Maybe it’s only the fear that someone
like your mother will show up to do
your laundry, but you finally stuff a pile
of clothes into the washer. Then, one day,
a sorrow greater than yours sends you
to someone else’s doorstep with your best lasagna
and a bottle of whiskey, and you walk right in
because you know she will not protest, not
when you rummage the cabinets or pour drinks,
not when you reheat the food, or set it down
in front of her on a cracked orange plate.
A Sage Advises How to Firewalk
First thing in the morning, start
with a fire rolled out like a blazing
carpet on the lawn, the spot you might
put a garden in before summer’s out
if you could get your act together.
When the flames die down to embers,
use a rake to spread them in a long pit.
Don’t measure or lay string.

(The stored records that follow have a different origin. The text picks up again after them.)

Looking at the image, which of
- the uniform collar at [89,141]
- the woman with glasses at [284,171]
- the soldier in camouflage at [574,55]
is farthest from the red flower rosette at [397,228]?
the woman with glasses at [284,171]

And if
you must know, the temperature
of the coals reaches more than
1200 degrees but that will mean
little to you when, from ten feet
away, the heat singes your eyelids.
You do not have to be a swami
in a loincloth to get from one end
to the other without toasting your heels.
And while interesting, it does not help
to know that when two bodies of different
temperatures meet, the hotter body
will cool off, and the cooler body
will heat up until they are separated
or meet at a temperature in between.
And despite the testimonials, I swear
you don’t even need faith to carry you
safely across. Did you not dive into water
you couldn’t see into? Kiss a first time?
Drive home after one too many and keep
the car between the lines? Or swerve
to avoid the drunk? You buried
a friend. You pulled the child back
onto the curb. You did not strike back.
You finally left that dizzy bitch. Despite
the new scar across your chest, you
pulled that shirt off in broad daylight
not knowing how he’d react. You said no.
You said yes. You stayed. You quit.
And here I am now, hands gripping
your shoulders to tell you, you’ve got this.